| | I went with "No. The current site is fine as it is." for these reasons:
I think using eminent domain for ANY purpose is wrong, and that the U.S. Constitution should be amended to explicitly forbid this practice, and apply this prohibition to lower levels of government. Taking someone's private property without their consent, and handing them compensation that is less than they value the property at, is predicated on the notion that citizens should be altruistic sacrificers of things they value highly for things they value less.
And I did not check the box "No. The honored dead would be shocked if they knew." because I did not know the people on that particular flight. I do not know their views on eminent domain. But, statistically speaking, there is no reason to believe that these citizens were not a statistically representative cross-sample of that portion of the populace that can afford a plane ticket, mostly drawn from Blue states, which means that the majority of these passengers were probably statists who support an expansive view of eminent domain and support the Kelo vs. New London SCOTUS decision.
And even if you limit the phrase "honored dead" to just those passengers who fought back, and not the passengers who shirked from the conflict, it is doubtful these heroic or desperate figures were all opponents of eminent domain -- stone cold statists can act heroically in an emergency, as one of my state's U.S. Senators, Daniel Inouye, is living proof of.

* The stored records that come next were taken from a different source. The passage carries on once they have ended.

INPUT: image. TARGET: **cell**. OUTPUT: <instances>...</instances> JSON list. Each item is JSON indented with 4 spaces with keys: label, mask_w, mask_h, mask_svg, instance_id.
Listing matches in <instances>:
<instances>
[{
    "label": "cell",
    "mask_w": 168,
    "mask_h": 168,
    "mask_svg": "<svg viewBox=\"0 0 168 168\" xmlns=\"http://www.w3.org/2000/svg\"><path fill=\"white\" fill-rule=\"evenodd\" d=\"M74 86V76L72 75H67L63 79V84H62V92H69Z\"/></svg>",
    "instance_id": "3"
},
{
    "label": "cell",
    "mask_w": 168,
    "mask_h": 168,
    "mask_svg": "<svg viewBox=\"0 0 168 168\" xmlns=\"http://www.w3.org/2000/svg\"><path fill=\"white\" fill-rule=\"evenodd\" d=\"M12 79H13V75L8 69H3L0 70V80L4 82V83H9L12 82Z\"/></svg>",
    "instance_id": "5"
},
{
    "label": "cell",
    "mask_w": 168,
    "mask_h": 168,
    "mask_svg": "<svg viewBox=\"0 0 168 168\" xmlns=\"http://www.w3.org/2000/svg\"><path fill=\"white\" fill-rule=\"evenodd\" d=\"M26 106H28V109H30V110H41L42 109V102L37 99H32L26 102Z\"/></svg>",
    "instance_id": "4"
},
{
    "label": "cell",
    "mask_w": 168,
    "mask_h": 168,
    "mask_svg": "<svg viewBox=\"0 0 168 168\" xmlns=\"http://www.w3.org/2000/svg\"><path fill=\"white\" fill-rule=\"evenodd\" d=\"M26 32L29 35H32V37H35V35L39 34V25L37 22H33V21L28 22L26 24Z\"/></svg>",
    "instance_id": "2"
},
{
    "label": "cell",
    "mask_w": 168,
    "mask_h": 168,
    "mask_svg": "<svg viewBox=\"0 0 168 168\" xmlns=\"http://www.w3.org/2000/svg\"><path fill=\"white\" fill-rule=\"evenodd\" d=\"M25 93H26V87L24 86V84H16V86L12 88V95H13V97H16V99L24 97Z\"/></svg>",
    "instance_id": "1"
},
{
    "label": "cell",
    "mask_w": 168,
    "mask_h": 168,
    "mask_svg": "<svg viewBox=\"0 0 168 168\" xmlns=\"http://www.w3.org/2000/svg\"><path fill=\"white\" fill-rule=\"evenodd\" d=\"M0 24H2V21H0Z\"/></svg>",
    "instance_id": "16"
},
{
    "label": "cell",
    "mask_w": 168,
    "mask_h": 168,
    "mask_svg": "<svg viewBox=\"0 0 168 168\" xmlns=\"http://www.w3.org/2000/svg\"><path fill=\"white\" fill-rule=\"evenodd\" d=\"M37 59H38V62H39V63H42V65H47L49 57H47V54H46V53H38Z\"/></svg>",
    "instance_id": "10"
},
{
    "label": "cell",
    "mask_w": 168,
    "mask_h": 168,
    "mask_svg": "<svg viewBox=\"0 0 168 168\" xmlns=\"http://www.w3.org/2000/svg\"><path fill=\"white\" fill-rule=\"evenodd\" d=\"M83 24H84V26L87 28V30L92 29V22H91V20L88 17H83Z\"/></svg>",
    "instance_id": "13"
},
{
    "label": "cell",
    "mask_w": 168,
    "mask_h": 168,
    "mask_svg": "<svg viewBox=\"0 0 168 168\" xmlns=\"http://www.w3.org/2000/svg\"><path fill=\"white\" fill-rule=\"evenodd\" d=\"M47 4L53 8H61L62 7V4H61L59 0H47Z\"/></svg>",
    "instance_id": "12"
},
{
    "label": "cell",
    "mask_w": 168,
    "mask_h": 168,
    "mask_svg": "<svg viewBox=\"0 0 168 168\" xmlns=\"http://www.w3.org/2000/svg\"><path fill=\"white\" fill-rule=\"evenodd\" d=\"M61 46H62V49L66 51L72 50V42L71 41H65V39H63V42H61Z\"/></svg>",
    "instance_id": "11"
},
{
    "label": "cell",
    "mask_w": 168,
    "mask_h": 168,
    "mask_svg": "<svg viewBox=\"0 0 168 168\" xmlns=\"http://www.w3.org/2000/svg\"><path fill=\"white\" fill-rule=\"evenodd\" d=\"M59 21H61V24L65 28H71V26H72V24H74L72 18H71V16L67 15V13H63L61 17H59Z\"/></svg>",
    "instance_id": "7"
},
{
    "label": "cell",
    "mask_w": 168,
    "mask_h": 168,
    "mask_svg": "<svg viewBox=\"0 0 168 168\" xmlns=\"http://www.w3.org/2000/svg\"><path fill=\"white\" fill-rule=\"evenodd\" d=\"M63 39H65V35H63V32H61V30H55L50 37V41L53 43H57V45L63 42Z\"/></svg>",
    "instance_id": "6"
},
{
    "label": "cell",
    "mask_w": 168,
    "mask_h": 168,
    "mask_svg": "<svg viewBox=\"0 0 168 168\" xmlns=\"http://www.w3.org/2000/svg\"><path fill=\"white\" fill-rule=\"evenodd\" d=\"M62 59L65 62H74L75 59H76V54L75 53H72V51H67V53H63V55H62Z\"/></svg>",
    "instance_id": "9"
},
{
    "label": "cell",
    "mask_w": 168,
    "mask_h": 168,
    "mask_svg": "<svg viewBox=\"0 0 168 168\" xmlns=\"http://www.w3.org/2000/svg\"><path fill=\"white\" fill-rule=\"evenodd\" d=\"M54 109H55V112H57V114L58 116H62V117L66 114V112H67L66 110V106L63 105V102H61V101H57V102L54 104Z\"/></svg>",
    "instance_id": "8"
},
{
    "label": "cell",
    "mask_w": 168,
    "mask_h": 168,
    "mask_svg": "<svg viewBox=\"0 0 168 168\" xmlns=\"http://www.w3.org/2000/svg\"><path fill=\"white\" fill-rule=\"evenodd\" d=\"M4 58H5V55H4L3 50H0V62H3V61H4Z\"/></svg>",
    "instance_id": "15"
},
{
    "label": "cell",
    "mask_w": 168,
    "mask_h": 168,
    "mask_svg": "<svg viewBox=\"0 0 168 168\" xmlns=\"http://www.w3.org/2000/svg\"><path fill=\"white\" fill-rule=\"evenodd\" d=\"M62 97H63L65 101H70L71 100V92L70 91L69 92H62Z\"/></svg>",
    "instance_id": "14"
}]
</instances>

In fact, altruistic sacrificers arguably might be over-represented compared to the general populace among, say, Medal of Honor recipients, as people who sacrifice their lives for the sake of their comrades might be likely to do so because they hold their own life as lower than the lives of others, while Objectivists would likely tend to be over-represented among the survivors of emergencies.
Would be interesting research to conduct, anyway.